----- 原文抜粋 -----

当時の日本は、明治維新によって江戸時代が終わり、「四民平等」政策によって、武士の特権が次々と失われていった時代でした。
「廃藩置県」・・・・それまで大名が「藩」という形で統治していた土地を取り上げ、府や県にして統治した改革
これにより、武士は先祖から代々受け継いできた土地を失い、明治新政府に対して大きな不満を抱くようになっていたのです。
元武士(士族)が、政府へ不平を言うようになったわけですが、そんな不平士族による反乱が、明治10年の「西南戦争」まで、たびたび起こっていたのです。
佐賀の乱が勃発した原因とは?
佐賀には当時、「征韓党」と「憂国党」という、二つの政治集団が存在していました。
「征韓党」は、西郷隆盛や江藤新平が主張した「征韓論(朝鮮半島へ出兵する計画)」を支持。
対して「憂国党」は、江戸時代の政治体制である「封建制度」への回帰を目指した集団でした。
「呉越同舟」・・・・征韓党と憂国党は、ともに目指すものが異なる集団でしたが、武士の特権を次々と奪う明治政府への不満という一点で同調し、協力して決起したのです。
「征韓論」「封建制・復活」を主張し、「明治六年の政変」で西郷隆盛とともに下野した「江藤新平」を旗頭にまつり上げ、1874年2月「佐賀の乱」は勃発しました。
つまり佐賀の乱が勃発した理由は、征韓論で戦争を起こして武士の活躍の場を確保し、さらに封建制復活で武士の既得権益を蘇らせようとして起こった反乱だったわけです。
この決起直前、江藤新平は政府から下野(辞職)した後に、故郷の佐賀へ帰っていました。もともと江藤は、不平士族の暴発を止めようとしていたらしいですが、結局は反乱の盟主にまつり上げられてしまうのです。
佐賀の乱の首謀者・江藤新平の最期
佐賀の乱・・・開戦直後は佐賀軍が政府軍を圧倒してみせたものの、明治政府の実質的な首相であった「大久保利通」自らが政府軍の指揮をとり、圧倒的な物量をもって佐賀軍を圧倒。

-----

課題 A >> 佐賀の乱についての文章のうち、「佐賀には当時、「征韓党」と「憂国党」という、二つの政治集団が存在していました。」を含む箇所から始めて「な物量をもって佐賀軍を圧倒。」で終わる部分を、一字一句違えずにそのまま書き写してください。

----- 入力データ -----

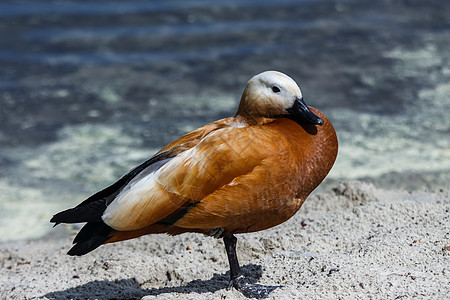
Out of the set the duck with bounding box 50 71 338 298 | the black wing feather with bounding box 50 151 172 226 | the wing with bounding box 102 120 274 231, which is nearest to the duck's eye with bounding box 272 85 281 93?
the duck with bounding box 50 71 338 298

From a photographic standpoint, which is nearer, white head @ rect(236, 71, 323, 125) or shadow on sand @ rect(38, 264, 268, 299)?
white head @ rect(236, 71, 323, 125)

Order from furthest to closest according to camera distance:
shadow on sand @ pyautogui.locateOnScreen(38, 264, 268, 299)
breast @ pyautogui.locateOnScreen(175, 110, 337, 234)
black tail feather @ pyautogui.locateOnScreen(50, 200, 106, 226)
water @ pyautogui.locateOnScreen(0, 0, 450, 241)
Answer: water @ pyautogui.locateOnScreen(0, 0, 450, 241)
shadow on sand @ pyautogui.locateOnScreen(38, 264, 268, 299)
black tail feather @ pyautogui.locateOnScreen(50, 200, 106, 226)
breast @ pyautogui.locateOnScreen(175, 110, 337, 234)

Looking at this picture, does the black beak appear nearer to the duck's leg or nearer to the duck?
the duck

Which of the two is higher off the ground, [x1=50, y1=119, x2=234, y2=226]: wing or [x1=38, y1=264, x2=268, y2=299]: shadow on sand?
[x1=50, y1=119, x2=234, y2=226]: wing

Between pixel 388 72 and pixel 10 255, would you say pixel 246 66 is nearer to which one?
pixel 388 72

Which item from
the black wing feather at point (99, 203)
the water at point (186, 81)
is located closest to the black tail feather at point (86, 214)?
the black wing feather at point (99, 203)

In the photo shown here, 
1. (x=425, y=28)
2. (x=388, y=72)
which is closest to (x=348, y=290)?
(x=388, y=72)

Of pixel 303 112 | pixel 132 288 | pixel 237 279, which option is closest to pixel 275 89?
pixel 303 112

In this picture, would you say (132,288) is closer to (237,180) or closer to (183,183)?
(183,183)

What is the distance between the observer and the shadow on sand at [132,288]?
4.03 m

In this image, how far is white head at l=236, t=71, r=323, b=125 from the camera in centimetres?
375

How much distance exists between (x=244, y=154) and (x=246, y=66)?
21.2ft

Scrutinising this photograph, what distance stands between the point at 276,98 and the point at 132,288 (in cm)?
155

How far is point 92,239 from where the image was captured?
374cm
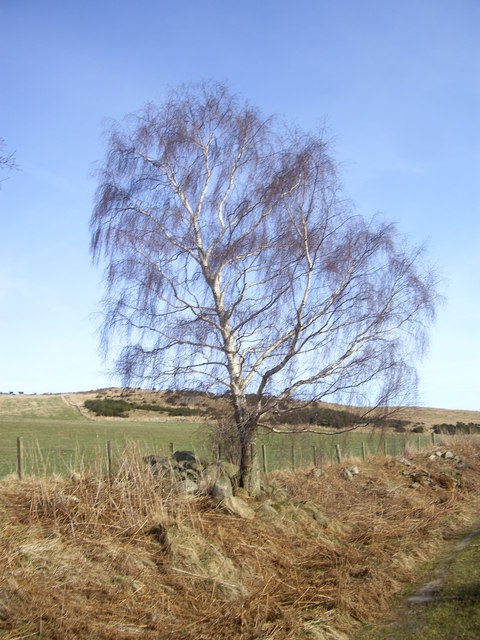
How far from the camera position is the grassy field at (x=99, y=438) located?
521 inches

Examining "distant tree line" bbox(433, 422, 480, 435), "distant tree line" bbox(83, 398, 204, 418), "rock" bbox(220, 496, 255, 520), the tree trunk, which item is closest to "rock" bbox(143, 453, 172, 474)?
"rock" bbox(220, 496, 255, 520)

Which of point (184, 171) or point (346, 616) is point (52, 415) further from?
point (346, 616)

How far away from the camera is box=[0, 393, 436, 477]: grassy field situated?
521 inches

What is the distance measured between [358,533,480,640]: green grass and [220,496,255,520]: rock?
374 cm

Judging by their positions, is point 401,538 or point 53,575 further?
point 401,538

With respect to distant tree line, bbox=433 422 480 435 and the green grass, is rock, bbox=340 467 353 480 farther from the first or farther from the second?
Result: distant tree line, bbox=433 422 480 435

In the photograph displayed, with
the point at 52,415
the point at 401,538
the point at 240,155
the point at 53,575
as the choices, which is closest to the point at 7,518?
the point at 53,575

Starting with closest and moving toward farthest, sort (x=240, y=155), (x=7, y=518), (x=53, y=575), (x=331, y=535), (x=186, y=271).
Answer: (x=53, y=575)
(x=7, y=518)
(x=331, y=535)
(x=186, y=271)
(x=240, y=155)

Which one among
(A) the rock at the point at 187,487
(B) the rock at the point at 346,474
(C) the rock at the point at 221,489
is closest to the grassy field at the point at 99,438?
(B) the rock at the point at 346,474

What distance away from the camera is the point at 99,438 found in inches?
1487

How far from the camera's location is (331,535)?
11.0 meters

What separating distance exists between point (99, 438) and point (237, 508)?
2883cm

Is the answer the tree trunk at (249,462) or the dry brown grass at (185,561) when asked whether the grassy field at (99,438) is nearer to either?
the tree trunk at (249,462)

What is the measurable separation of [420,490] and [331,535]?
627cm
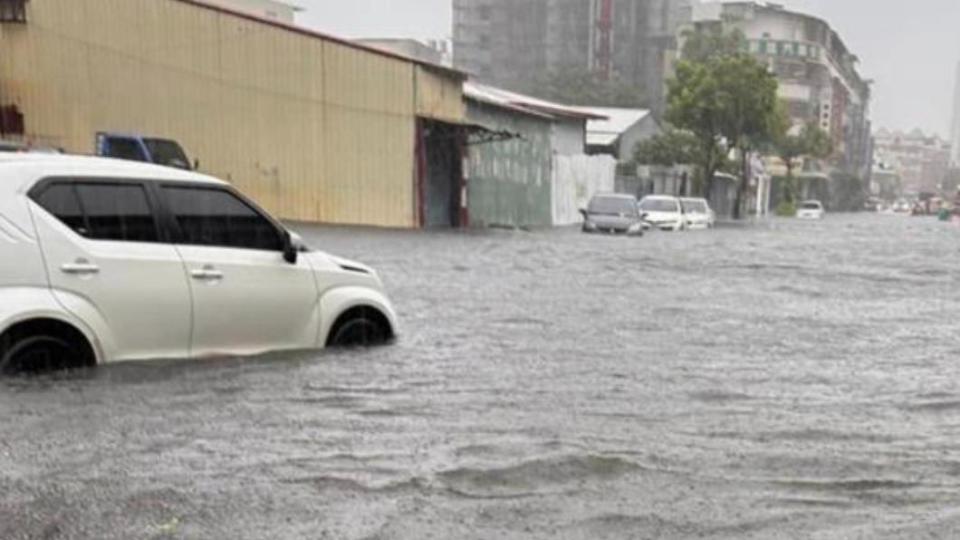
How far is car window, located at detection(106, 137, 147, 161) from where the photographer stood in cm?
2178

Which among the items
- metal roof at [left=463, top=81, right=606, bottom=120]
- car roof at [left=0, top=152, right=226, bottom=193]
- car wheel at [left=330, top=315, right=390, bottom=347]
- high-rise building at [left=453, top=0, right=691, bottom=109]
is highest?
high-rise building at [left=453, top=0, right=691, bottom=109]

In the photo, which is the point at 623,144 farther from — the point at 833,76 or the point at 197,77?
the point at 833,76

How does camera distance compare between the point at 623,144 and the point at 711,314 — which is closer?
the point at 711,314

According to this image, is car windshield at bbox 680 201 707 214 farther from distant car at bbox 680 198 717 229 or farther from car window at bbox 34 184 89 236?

-----

課題 B >> エントリの中から、文字列「would」を含む行をすべて書き出すこと。大文字と小文字は区別する。

完全な解答 A >>
佐賀には当時、「征韓党」と「憂国党」という、二つの政治集団が存在していました。
「征韓党」は、西郷隆盛や江藤新平が主張した「征韓論(朝鮮半島へ出兵する計画)」を支持。
対して「憂国党」は、江戸時代の政治体制である「封建制度」への回帰を目指した集団でした。
「呉越同舟」・・・・征韓党と憂国党は、ともに目指すものが異なる集団でしたが、武士の特権を次々と奪う明治政府への不満という一点で同調し、協力して決起したのです。
「征韓論」「封建制・復活」を主張し、「明治六年の政変」で西郷隆盛とともに下野した「江藤新平」を旗頭にまつり上げ、1874年2月「佐賀の乱」は勃発しました。
つまり佐賀の乱が勃発した理由は、征韓論で戦争を起こして武士の活躍の場を確保し、さらに封建制復活で武士の既得権益を蘇らせようとして起こった反乱だったわけです。
この決起直前、江藤新平は政府から下野(辞職)した後に、故郷の佐賀へ帰っていました。もともと江藤は、不平士族の暴発を止めようとしていたらしいですが、結局は反乱の盟主にまつり上げられてしまうのです。
佐賀の乱の首謀者・江藤新平の最期
佐賀の乱・・・開戦直後は佐賀軍が政府軍を圧倒してみせたものの、明治政府の実質的な首相であった「大久保利通」自らが政府軍の指揮をとり、圧倒的な物量をもって佐賀軍を圧倒。

完全な解答 B >>
Between pixel 388 72 and pixel 10 255, would you say pixel 246 66 is nearer to which one?
In this picture, would you say (132,288) is closer to (237,180) or closer to (183,183)?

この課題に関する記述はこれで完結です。